Christie goes on to discuss the theorists results and concludes that through this study it has become evident that even though theories may share big picture goals, they don’t necessarily share the same theoretical tenets or similar practical frameworks. In addition, ‘the prescribed practices of a theory are not necessarily best reflected in its name or description’ (p.29). Her other major point was that ‘despite some theoretical concerns related to stakeholder involvement, all of the theorists in this study do involve stakeholders at least minimally’ (p.30). However many theorists have not chosen to incorporate changing notions of such involvement because of ‘a common perception that… it is understood to be a part of the evaluation process, no matter one’s theoretical approach’ (p.31).

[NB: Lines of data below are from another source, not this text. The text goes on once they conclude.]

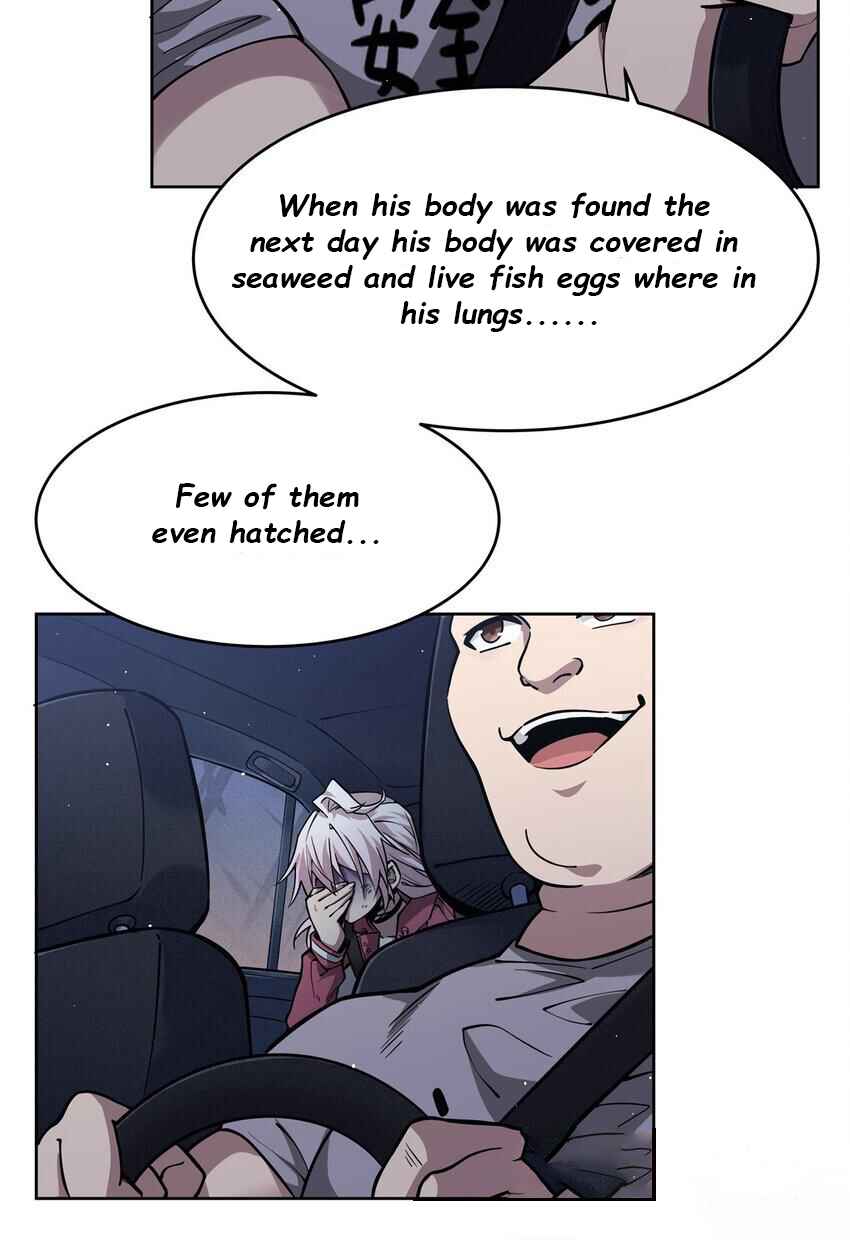 Zài Chōngmǎn Guàitán De Shìjiè Lǐ Chéngwéi Mónǚ Chapter 31 - Page 7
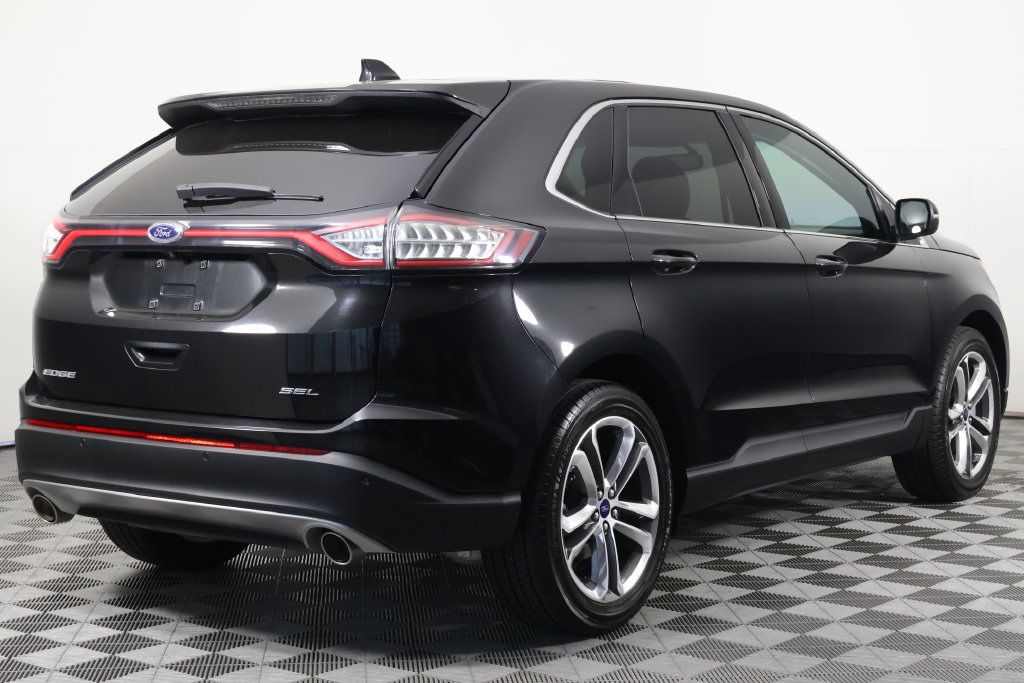 Used 2015 Ford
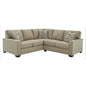 Signature Design by Ashley Lucina Fabric 2 pc Sectional 5900656/5900666 IMAGE 1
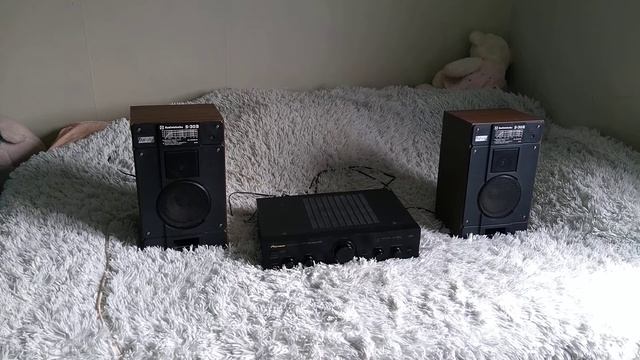 Radiotehnika S-30B смотреть онлайн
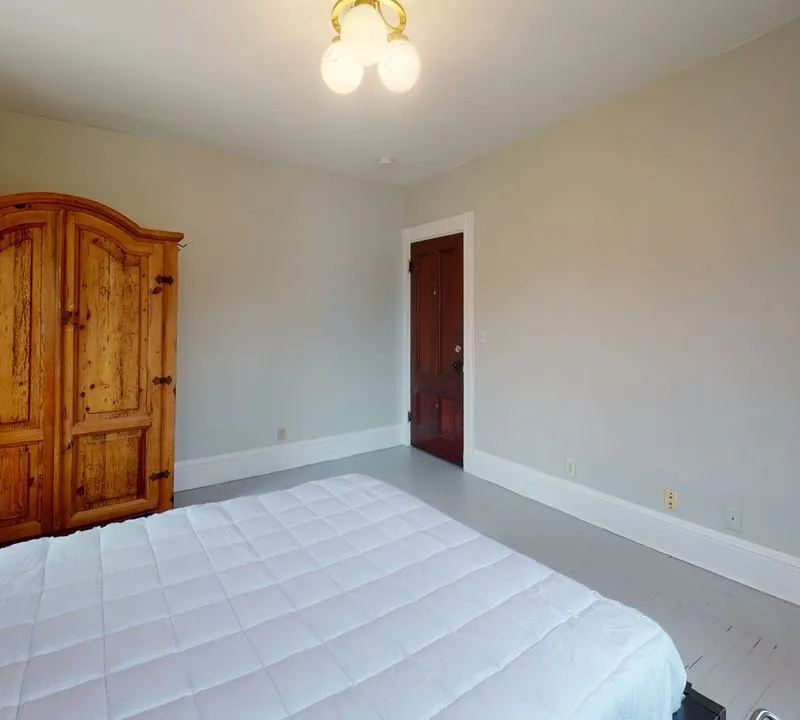 Private room in Lower Allston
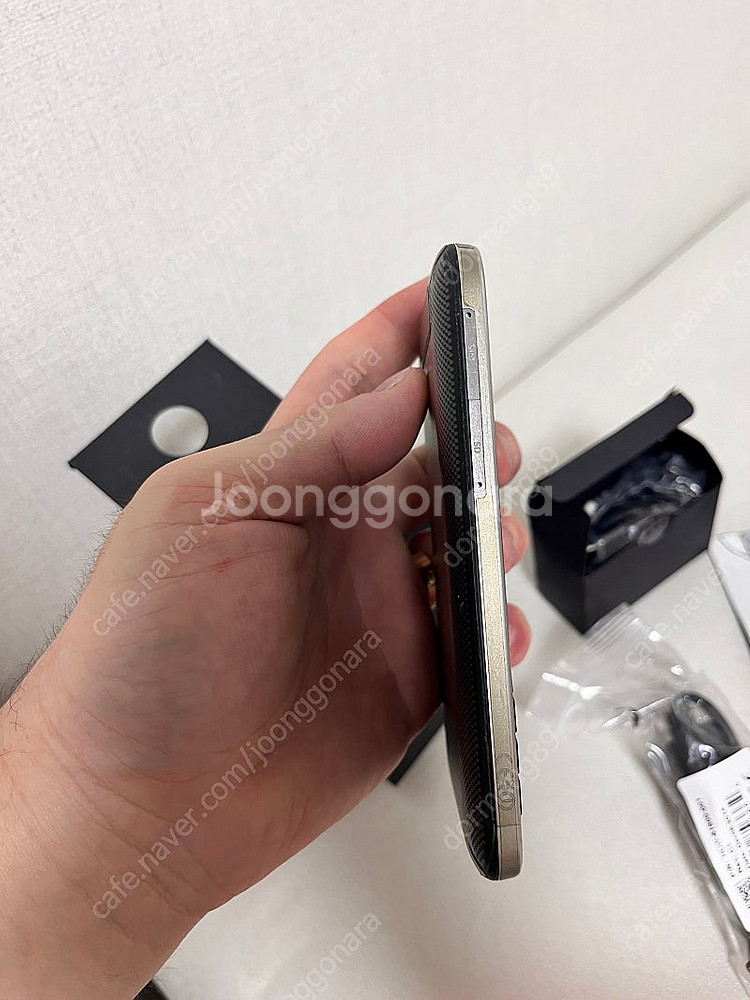 블랙베리 클래식--7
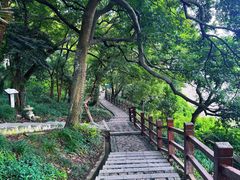 -外蒲山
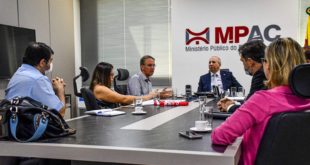 Com emenda de Leo de Brito, MPAC reforça ações de enfrentamento à violência de gênero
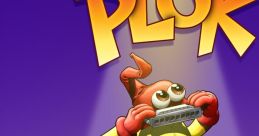 Plok Original SNES - Video Game Video game from Plok Original SNES for SNES. Published by Respawned Records (2020).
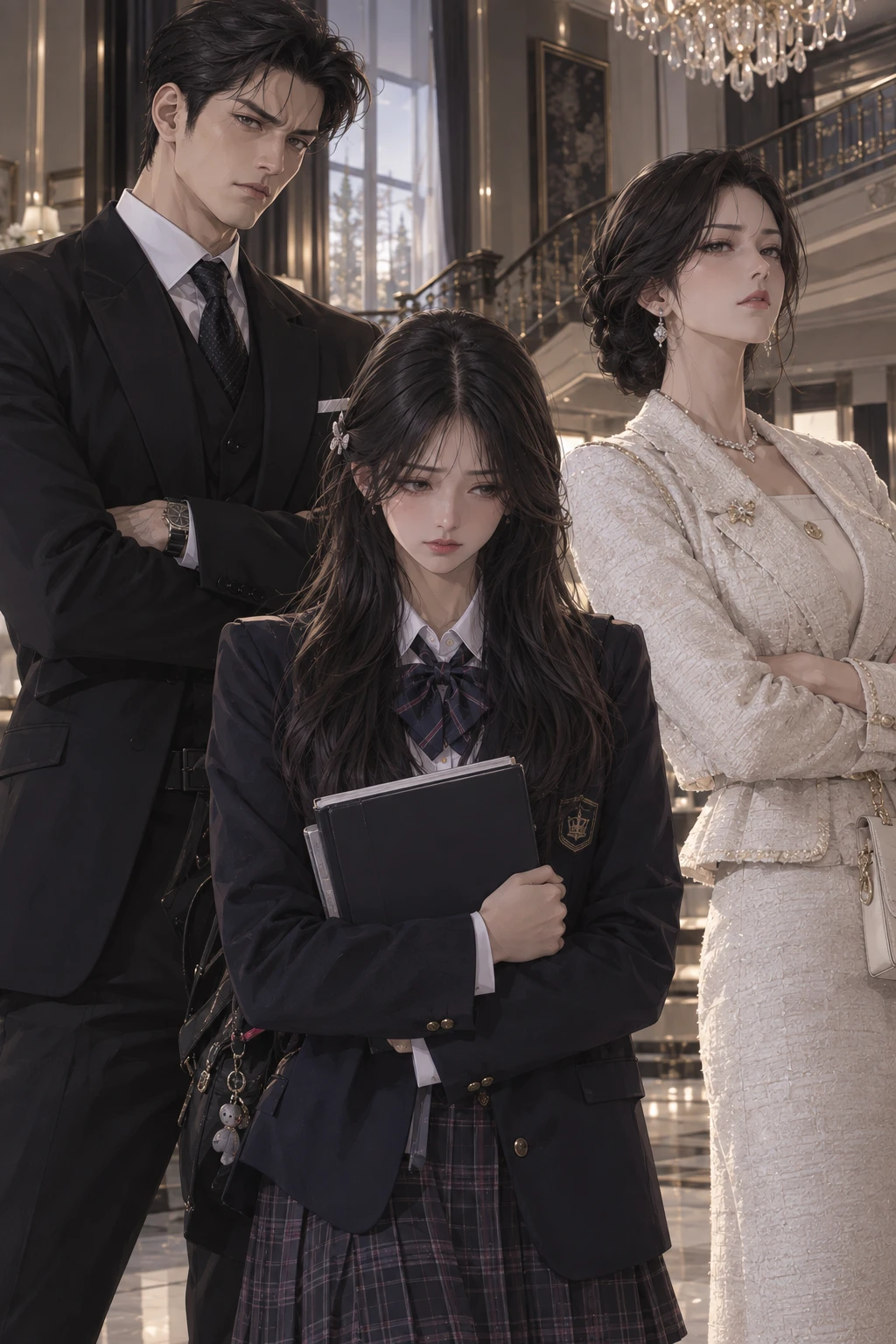 Park Family thumbnail
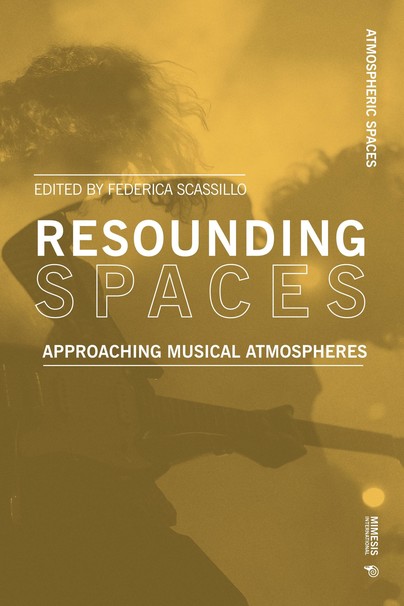 Resounding Spaces Cover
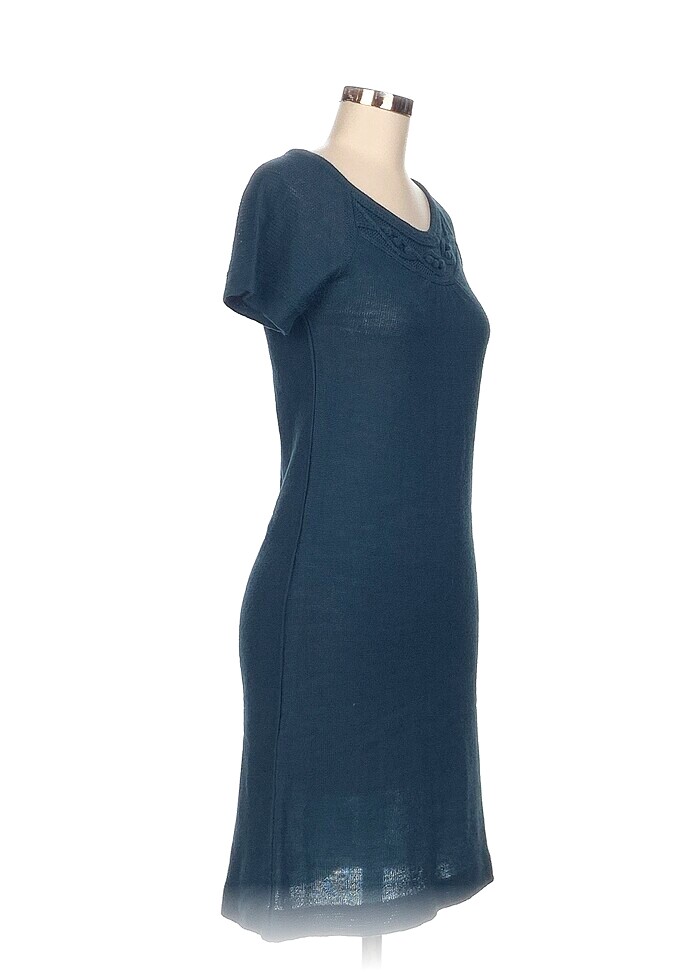 Vintage Love Kısa Elbise %70 İndirimli. - Görsel 2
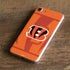 NFL Cincinnati Bengals Double Vision iPhone 8 Skin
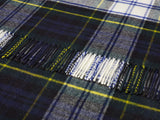 Tartan Lambswool Shawl - Dress Gordon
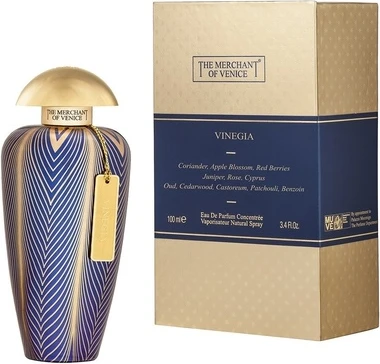 Eau de Parfum The Merchant Of Venice Vinegia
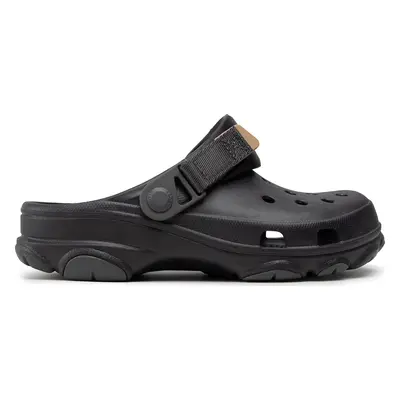 Nazouváky Crocs Classic All Terain Clog 206340 Černá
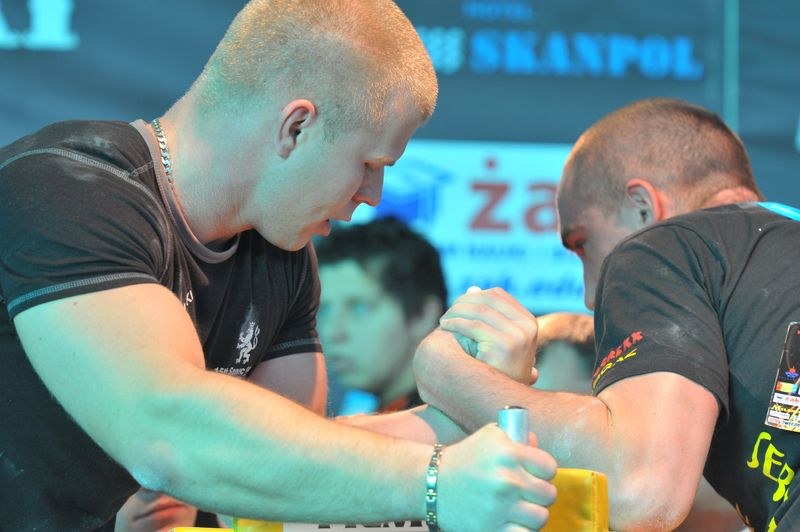 XI Puchar Polski Lewa Reka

In relation to practicing evaluators, they are often intimately involved in the program and therefore assume they understand how other stakeholders think and feel about the program and hence don’t tend to involve them a great deal. Politics may play out more heavily with internal evaluators and may influence their decision not only on stakeholder involvement but also to their emphasis on prescribed methods. In terms of evaluator bias, the study found that internal evaluators may be aware of the importance of objectivity and tend towards more quantitative methods to increase the credibility of their findings. External evaluators on the other hand may be influenced by their colleagues’ perception of their methods used, with the thought that criticism could jeopardize potential for future work. Therefore both types of evaluators employ method-driven frameworks influenced by the perception that the results are more defensible. And finally, this study shows that theory is not requisite to evaluation practice, in fact evaluators adopt only select portions of a given theory. Even ‘those who did claim to use a particular theory did not correspond empirically with the practices of the identified theorist’ (p33). Therefore Christie concludes that ‘the gap between the common evaluator and the notions of evaluation practice put forth by academic theorists has yet to be bridged.’ (p34).